Ил воззрился на историка как на ворота посреди чистого поля.
– Ты пришёл к выводу, что в интернат просыпаются все, да? – улыбнулся тот.
– Я пришёл к выводу, что одни просыпаются или засыпают – без разницы – в интернат, другие почему-то в Хаторину, Фогру и далее по всем возможным топонимам, – осторожно пояснил Ил.
– Пароль «Кальдерон», – кивнул Андерсен. – Я не буду спорить с очевидным. Но некоторые просыпаются не так, как другие.
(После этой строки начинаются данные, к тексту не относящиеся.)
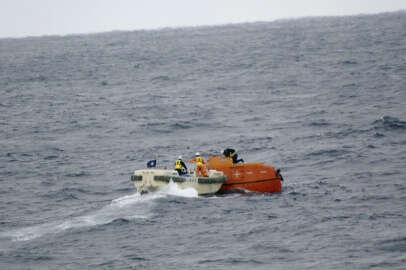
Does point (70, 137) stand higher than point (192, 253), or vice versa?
point (70, 137)

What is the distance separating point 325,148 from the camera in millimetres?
39438

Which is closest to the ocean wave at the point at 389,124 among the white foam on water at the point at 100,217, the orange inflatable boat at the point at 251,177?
the orange inflatable boat at the point at 251,177

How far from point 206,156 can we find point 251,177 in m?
7.97

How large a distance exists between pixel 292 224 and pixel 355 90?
36.1m

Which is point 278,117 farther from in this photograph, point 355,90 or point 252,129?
point 355,90

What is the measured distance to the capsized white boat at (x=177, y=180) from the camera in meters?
31.2

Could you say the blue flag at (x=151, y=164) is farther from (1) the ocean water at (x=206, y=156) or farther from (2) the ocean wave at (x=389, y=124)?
(2) the ocean wave at (x=389, y=124)

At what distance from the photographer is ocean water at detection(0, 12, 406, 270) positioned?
24062 mm

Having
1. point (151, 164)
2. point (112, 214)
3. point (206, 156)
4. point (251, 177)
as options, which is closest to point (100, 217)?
point (112, 214)

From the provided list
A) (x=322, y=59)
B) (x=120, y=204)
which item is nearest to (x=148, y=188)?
(x=120, y=204)

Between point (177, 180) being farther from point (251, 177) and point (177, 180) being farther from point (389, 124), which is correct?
point (389, 124)

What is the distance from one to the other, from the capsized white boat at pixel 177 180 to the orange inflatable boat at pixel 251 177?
0.49 metres

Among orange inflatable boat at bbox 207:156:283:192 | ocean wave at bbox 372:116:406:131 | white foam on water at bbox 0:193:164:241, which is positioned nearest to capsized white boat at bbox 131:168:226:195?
orange inflatable boat at bbox 207:156:283:192

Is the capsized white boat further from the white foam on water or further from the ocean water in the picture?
the white foam on water
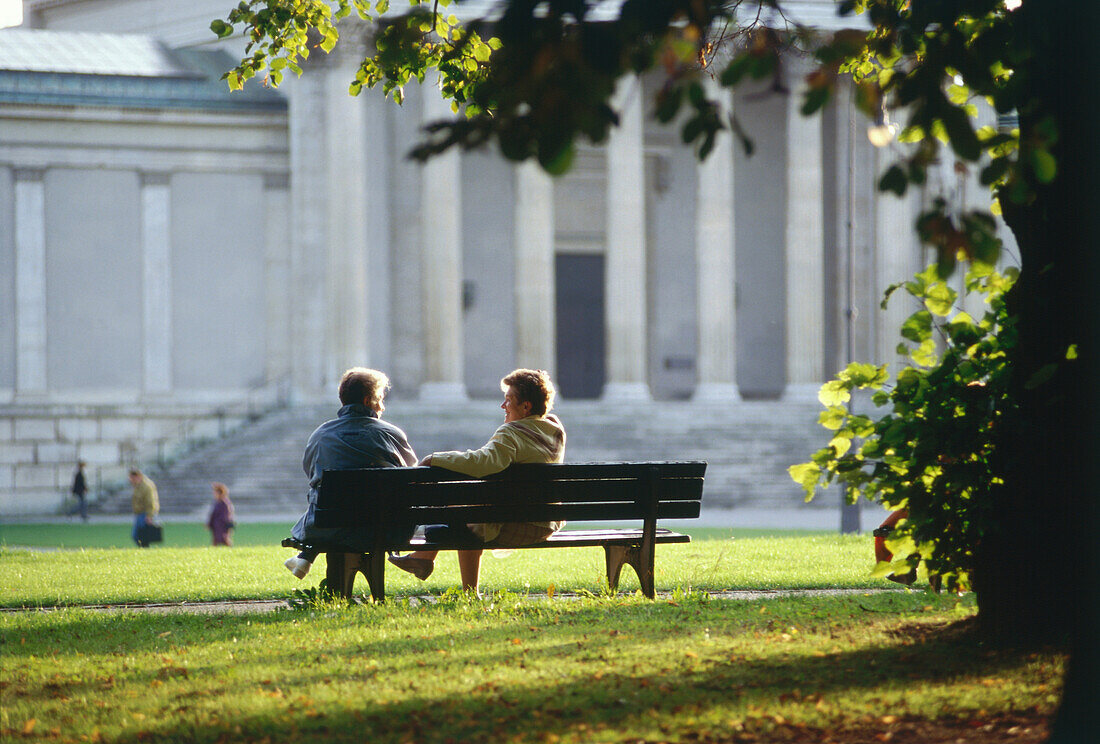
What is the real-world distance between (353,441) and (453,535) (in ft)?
3.01

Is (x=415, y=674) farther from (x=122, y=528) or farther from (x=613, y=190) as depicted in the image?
(x=613, y=190)

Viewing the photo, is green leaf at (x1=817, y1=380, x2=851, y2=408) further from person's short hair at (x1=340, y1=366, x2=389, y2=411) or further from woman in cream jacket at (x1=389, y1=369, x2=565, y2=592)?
person's short hair at (x1=340, y1=366, x2=389, y2=411)

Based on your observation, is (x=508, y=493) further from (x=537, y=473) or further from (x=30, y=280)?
(x=30, y=280)

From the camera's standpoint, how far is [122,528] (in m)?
25.6

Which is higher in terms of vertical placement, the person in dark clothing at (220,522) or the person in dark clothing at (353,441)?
the person in dark clothing at (353,441)

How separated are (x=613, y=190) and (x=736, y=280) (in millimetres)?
8000

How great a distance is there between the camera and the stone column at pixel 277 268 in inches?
1442

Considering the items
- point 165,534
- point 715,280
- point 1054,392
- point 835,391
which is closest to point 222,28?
point 835,391

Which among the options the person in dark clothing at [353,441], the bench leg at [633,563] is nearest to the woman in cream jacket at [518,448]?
the person in dark clothing at [353,441]

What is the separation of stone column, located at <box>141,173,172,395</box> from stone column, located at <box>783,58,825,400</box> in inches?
713

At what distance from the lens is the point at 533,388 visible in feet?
26.6

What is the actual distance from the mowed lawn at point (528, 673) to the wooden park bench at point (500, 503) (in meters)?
0.36

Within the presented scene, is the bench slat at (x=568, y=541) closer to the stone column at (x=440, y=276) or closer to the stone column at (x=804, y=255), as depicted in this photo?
the stone column at (x=440, y=276)

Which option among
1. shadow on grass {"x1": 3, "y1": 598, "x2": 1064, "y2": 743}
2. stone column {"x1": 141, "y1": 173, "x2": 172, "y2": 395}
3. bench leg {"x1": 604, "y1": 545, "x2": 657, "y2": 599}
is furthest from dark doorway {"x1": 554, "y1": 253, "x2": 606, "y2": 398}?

Ты знаешь, что очнулся в той спальне, где живёшь сейчас – условно двенадцатилетним, я правильно помню? 96 твоих братьев по крыше знают примерно то же, а интерпретируют кто во что горазд. Карл-Густав в курсе, что появился здесь с четырьмя дипломами на руках: образование он получил, только не в Полукружии, и вообще не в этой стране, но директора сие обстоятельство не смутило – есть человек, и хорошо. Лори проснулся без возраста, но с птицей за пазухой: она теперь перепёлка-матриарх, не буду считать, сколько ей лет – бесполезно. Похоже было на то, что Лори её спасал – что ж, ему удалось. Муз, меж тем, учился в Фогре, но его сюда – цитирую – «понесло». Господин Гли, который заведует столовой, очень удачно проснулся в своём флигеле как раз в то утро, когда распрощались с его вороватым предшественником. Воспитатели – одиннадцать штук, все, кроме Лори – помнят это место обыкновенным приютом для сирот. Они здесь выросли, попытались устроить жизнь в Жемсе, Хаторине, Капе – не вышло, они вернулись и, кажется, так до конца и не поняли, что попали не в тот интернат, который покинули. С директором история очень похожая: он управлял школой, которая была здесь до меня, и с его точки зрения изменилось не так уж много…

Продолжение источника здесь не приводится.